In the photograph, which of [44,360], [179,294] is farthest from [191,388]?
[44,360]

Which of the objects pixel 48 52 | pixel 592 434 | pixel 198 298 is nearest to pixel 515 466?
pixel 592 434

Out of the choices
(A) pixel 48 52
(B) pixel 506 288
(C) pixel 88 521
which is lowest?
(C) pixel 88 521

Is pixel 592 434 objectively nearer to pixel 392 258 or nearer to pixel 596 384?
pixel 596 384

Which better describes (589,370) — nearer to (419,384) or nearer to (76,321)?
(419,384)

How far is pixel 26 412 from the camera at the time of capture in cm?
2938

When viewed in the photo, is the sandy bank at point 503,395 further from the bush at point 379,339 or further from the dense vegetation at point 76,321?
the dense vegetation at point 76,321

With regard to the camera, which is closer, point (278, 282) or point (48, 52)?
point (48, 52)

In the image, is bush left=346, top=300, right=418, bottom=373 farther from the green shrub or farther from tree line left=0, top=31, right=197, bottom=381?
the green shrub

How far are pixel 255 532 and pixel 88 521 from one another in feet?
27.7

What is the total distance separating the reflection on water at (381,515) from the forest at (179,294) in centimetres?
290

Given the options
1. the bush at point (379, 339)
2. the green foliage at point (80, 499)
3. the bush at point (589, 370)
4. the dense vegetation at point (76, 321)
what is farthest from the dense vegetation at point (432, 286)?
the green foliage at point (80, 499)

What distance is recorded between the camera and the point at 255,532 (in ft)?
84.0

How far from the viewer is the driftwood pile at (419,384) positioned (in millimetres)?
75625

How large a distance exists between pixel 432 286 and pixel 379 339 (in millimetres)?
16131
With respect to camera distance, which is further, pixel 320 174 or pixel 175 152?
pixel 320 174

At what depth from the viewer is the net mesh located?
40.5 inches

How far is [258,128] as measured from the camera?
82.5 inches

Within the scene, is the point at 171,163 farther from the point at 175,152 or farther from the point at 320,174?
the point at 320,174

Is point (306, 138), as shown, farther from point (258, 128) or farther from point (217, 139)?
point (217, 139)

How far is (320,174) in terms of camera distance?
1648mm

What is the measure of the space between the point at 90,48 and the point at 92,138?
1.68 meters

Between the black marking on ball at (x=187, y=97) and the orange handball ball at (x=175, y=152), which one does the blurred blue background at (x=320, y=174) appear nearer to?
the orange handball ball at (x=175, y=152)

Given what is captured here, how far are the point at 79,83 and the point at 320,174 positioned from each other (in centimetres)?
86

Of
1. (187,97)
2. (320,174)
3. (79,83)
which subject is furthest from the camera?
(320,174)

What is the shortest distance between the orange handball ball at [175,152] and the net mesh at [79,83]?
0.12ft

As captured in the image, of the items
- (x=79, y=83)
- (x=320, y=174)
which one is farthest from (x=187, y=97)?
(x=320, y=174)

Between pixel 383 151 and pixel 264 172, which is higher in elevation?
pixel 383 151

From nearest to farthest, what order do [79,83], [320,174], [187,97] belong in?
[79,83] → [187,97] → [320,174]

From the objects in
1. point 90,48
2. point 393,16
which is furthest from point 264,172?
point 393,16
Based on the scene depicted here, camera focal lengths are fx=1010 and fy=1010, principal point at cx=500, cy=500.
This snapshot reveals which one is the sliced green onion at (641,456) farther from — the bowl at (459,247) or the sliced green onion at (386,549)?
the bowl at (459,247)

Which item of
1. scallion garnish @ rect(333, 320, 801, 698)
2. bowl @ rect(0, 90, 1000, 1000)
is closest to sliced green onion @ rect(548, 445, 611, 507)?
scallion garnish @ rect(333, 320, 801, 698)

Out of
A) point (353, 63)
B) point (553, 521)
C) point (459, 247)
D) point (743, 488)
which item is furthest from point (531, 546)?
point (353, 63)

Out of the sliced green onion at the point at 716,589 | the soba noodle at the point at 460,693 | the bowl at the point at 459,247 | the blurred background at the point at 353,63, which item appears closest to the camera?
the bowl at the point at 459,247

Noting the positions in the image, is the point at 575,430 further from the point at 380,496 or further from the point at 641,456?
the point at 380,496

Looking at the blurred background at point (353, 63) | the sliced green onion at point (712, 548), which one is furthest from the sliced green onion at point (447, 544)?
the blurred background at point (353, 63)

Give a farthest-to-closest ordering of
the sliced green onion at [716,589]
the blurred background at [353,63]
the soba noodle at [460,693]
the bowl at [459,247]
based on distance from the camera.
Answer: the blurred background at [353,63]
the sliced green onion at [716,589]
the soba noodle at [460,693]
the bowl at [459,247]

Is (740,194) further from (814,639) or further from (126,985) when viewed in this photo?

-=-=-=-=-

Return all of the rows above word for word, without changing anything.

In the photograph, which of [44,360], [179,294] is farthest from [191,388]?
[44,360]

Which of the objects pixel 48 52 | pixel 592 434 | pixel 198 298 is nearest to pixel 515 466?
pixel 592 434

Out of the choices
(A) pixel 48 52
(B) pixel 506 288
(C) pixel 88 521
which is lowest?
(C) pixel 88 521

Is pixel 592 434 objectively nearer to pixel 392 258 or nearer to pixel 596 384?
pixel 596 384

Which better describes (589,370) — nearer to (419,384) or nearer to (76,321)?
(419,384)

How far is pixel 26 412 from the camera at the time of capture in cm?
2938

When viewed in the photo, is the sandy bank at point 503,395 further from the bush at point 379,339 or further from the dense vegetation at point 76,321?
the dense vegetation at point 76,321

With regard to the camera, which is closer, point (278, 282) or point (48, 52)?
point (48, 52)

In the image, is bush left=346, top=300, right=418, bottom=373 farther from the green shrub or farther from tree line left=0, top=31, right=197, bottom=381?
the green shrub

How far are pixel 255 532 and pixel 88 521 from one another in feet?
27.7

What is the total distance separating the reflection on water at (381,515) from the forest at (179,294) in centimetres?
290

Given the options
1. the bush at point (379, 339)
2. the green foliage at point (80, 499)
3. the bush at point (589, 370)
4. the dense vegetation at point (76, 321)
what is farthest from the dense vegetation at point (432, 286)?
the green foliage at point (80, 499)

What distance is recorded between the camera and the point at 255,532 (in ft)?
84.0

How far from the viewer is the driftwood pile at (419,384) positioned (in millimetres)?
75625

How large a distance exists between pixel 432 286 and pixel 379 339 (in millimetres)?
16131
With respect to camera distance, which is further, pixel 320 174 or pixel 175 152?
pixel 320 174

At what depth from the viewer is the net mesh located?
40.5 inches

How far is [258,128] as measured from the camera?
82.5 inches

Within the scene, is the point at 171,163 farther from the point at 175,152 or farther from the point at 320,174?
the point at 320,174

Is point (306, 138), as shown, farther from point (258, 128) or farther from point (217, 139)?
point (217, 139)

How far is (320,174) in terms of camera distance?
1648mm

What is the measure of the space between the point at 90,48 and the point at 92,138?
1.68 meters

Between the black marking on ball at (x=187, y=97) and the orange handball ball at (x=175, y=152), which one does the blurred blue background at (x=320, y=174) appear nearer to?
the orange handball ball at (x=175, y=152)

Given what is captured here, how far are the point at 79,83 and the point at 320,174 positioned from each other (in centimetres)?
86

Of
1. (187,97)
2. (320,174)
3. (79,83)
which subject is furthest from the camera?
(320,174)

What is the shortest distance between the orange handball ball at [175,152] and the net mesh at [79,83]?
0.12ft

As captured in the image, of the items
- (x=79, y=83)
- (x=320, y=174)
which one is farthest from (x=187, y=97)?
(x=320, y=174)

Between pixel 383 151 and pixel 264 172, which is higher in elevation?
pixel 383 151

From nearest to farthest, what order do [79,83], [320,174], [187,97] belong in?
[79,83] → [187,97] → [320,174]

From the objects in
1. point 90,48
2. point 393,16
which is furthest from point 264,172?
point 393,16
Based on the scene depicted here, camera focal lengths are fx=1010 and fy=1010, principal point at cx=500, cy=500.
This snapshot reveals which one is the sliced green onion at (641,456) farther from — the bowl at (459,247) or the sliced green onion at (386,549)?
the bowl at (459,247)

Which item of
1. scallion garnish @ rect(333, 320, 801, 698)
2. bowl @ rect(0, 90, 1000, 1000)
is closest to sliced green onion @ rect(548, 445, 611, 507)?
scallion garnish @ rect(333, 320, 801, 698)

Out of
A) point (353, 63)
B) point (553, 521)
C) point (459, 247)
D) point (743, 488)
which item is furthest from point (531, 546)?
point (353, 63)

Out of the sliced green onion at the point at 716,589 | the soba noodle at the point at 460,693 | the bowl at the point at 459,247 | the blurred background at the point at 353,63, which item appears closest to the camera?
the bowl at the point at 459,247

Noting the positions in the image, is the point at 575,430 further from the point at 380,496 or further from the point at 641,456?
the point at 380,496

Looking at the blurred background at point (353, 63) | the sliced green onion at point (712, 548), which one is furthest from the sliced green onion at point (447, 544)?
the blurred background at point (353, 63)

Give a farthest-to-closest ordering of
the sliced green onion at [716,589]
the blurred background at [353,63]
the soba noodle at [460,693]
the bowl at [459,247]
based on distance from the camera.
Answer: the blurred background at [353,63]
the sliced green onion at [716,589]
the soba noodle at [460,693]
the bowl at [459,247]

Is (740,194) further from (814,639) or further from (126,985) when viewed in this photo?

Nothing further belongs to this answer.